Random Blog
Join JournalHome.com.
Create your own free blog today.
Create Your Blog
Flag this entry/bog.
It will be manually reviewed.
Report This!

Code Craft
The art, science and craft of writing quality software

Nov. 22, 2005 - Half of "writing code" is writing

Posted in Programming

Yesterday I had two literary experiences with nothing in common: I watched Harry Potter and the Goblet of Fire with my family and I read an article entitled What is Code in Free Software Magazine. With Harry Potter (the books, not the movies) I feel like Rowling has put together an insanely readable story that offers up its meaning at enough levels to satisfy everyone from an eight-year-old boy to a seventy-year-old woman. In short, it is almost as universal as Calvin and Hobbes. When I read What is Code my reaction was, "Holy Gotham, Batman; this looks like the work of the Riddler!" It was as though I had wandered into a barren cubist landscape where human language is ironically replaced by secret code words. I found myself wading through turns of phrase like, "epistemological dystopia" and bombarded with references to Heidegger (who I would have read more of in junior high but his Nazi leanings were a turn-off). While it's possible that it was a deeply enriching and perspective-shaping event for someone somewhere, Bill Watterson it wasn't.

The most striking difference between these two works of art is not mechanical, or stylistic. The defining difference is really the question of audience. Both authors are telling a story of sorts, but what differs is who they are telling it to. The audience for Goblet of Fire is deliberately very large, but the writers of What is Code were writing to a much narrower target audience.

One of the things that writers learn very early on is the importance of knowing your audience. When you know who you are writing for you are more likely to be understood. Because we don't always know completely who our audience is the natural ideal, then, is that ideas should be expressed in the most broadly-understandable form that does not lose meaning. Not all materials CAN be given a populist treatment. It's fine for scientific journals to be incomprehensible to the layman; if they weren't, many important ideas simply could not be expressed. Even well-trodden popular genres (detective-novels, for example) can contain a lot of genre-specific assumptions about what the reader knows.

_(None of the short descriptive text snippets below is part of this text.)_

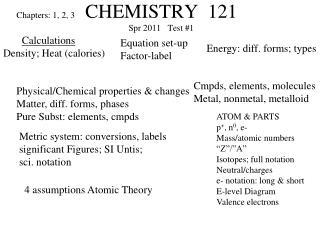 CHEMISTRY  121 Spr 2011   Test #1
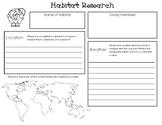 Habitat Research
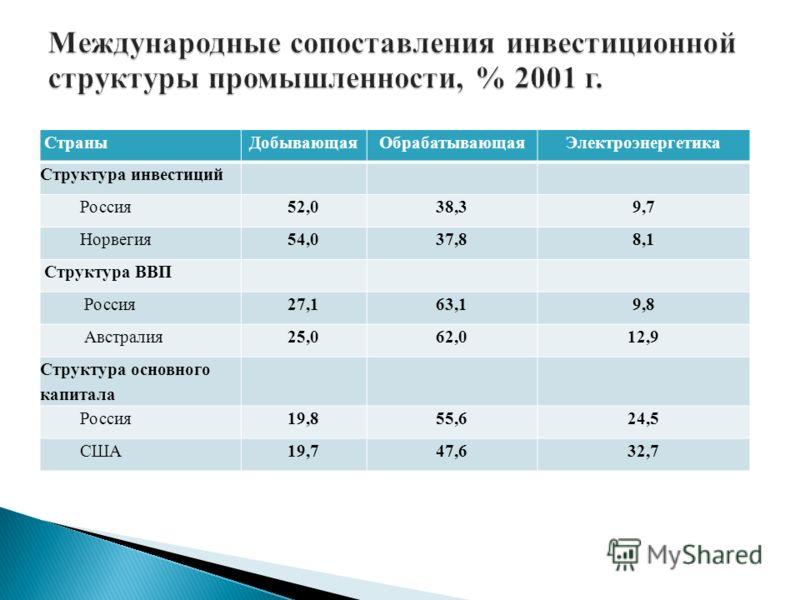 СтраныДобывающаяОбрабатывающаяЭлектроэнергетика Структура инвестиций Россия52,038,39,7 Норвегия54,037,88,1 Структура ВВП Россия27,163,19,8 Австралия25,062,012,9 Структура основного капитала Россия19,855,624,5 США19,747,632,7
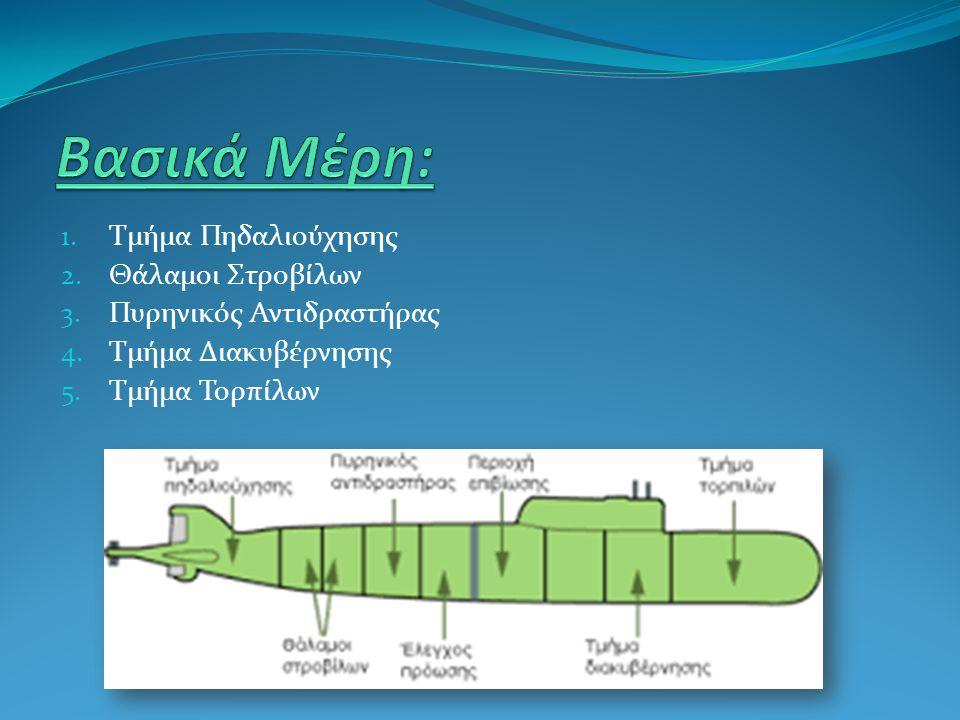 1. Τμήμα Πηδαλιούχησης 2. Θάλαμοι Στροβίλων 3. Πυρηνικός Αντιδραστήρας 4. Τμήμα Διακυβέρνησης 5. Τμήμα Τορπίλων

All that said, however, the principle remains valid: understand your audience and write for the broadest spectrum of people within it.

Knowing your audience in code

This rule of knowing your audience is something we can learn from when writing code. While the audience for code seems obvious (the customer) that's not all there is to it. Other audiences include testers, engineers, and sometimes the people who setup and manage the software as well. All these people care a lot about the code, but they obviously think about it in different ways. Recognizing all those people as your audience and writing code that balances their needs is one of the things that many programmers (and organizations) never do.

Of course the customer is still your number one audience, and if you forget that then you will write your code like a bad author who writes for the critics only to find that no one wants to publish his book. One of the lessons from the failure of Big Design Up Front is that taking the customer out of the picture is a sure way to set yourself up as a case study in what-not-to-do. But this is not what I want to focus on, so let's instead presume that the UI and design and other elements of the software process are in harmony with the universe. Let us assume that they resonate in the key of C with a precision and power unrivaled in human history and that in centuries to come the very name of your project will be used as a Mantra for personal reflection. In that context most of what I'll discuss is how we write for our non-customer audiences.

Don't expect people to remember non-essential details

Imagine reading through a piece of prose describing the appearances of the twelve concubines of Prince Hafiz and then having the narrator describe their actions sometimes referring to them by random features.  "The concubine with green eyes punched him smartly in the groin while the one in the red shawl shaved his back hair."  When one of them ended up beheaded it would be hard to remeber who had done what. This is what we do when we manage business rules without regard to future readers of our code. You are asking for trouble if, for example, the PrinceHafiz class has a method named "getConcubine" and it always returns the concubine with the shortest hair unless her eyes are brown in which case it returns the youngest of the blue-eyed concubines. A method like this caries too much implicit knowledge of the details to be a general pupose method.  It should be named something like "getPreferredConcubine." With that kind of name at least you know there is some kind of hidden domain logic luking in the depths.

The other approach that is tempting is to simply provide a method named "getAllConcubines" or maybe "getConcubinesByAge" and "getConcubinesByLengthOfHair" That way users can presumably find whatever concubines they need. This sounds logical and simple, but it's asking someone else to remember the non-essential details about the kinds of concubines that Hafiz prefers. This is Hafiz's preference and not-essential to other people's understanding of Hafiz. Of course it should be noted that obtaining the preferred Concubine sounds like a private method, but perhaps there are legitimate public uses that are not clear from this context.

Avoid unnecessary jargon

Jargon is language that is specific to a particular field or interest area. For example, a wicket is cricket jargon and NASA is US Government jargon. In general writers frown upon jargon, but many times it has its place. Inside a particular domain a term that is jargon can convey a more specific meaning that is appropriate to that particular audience. If, however, jargon doesn't actually convey a more specific meaning then it shouldn't be used. In other words, use jargon if it helps clarify and avoid it if it does not.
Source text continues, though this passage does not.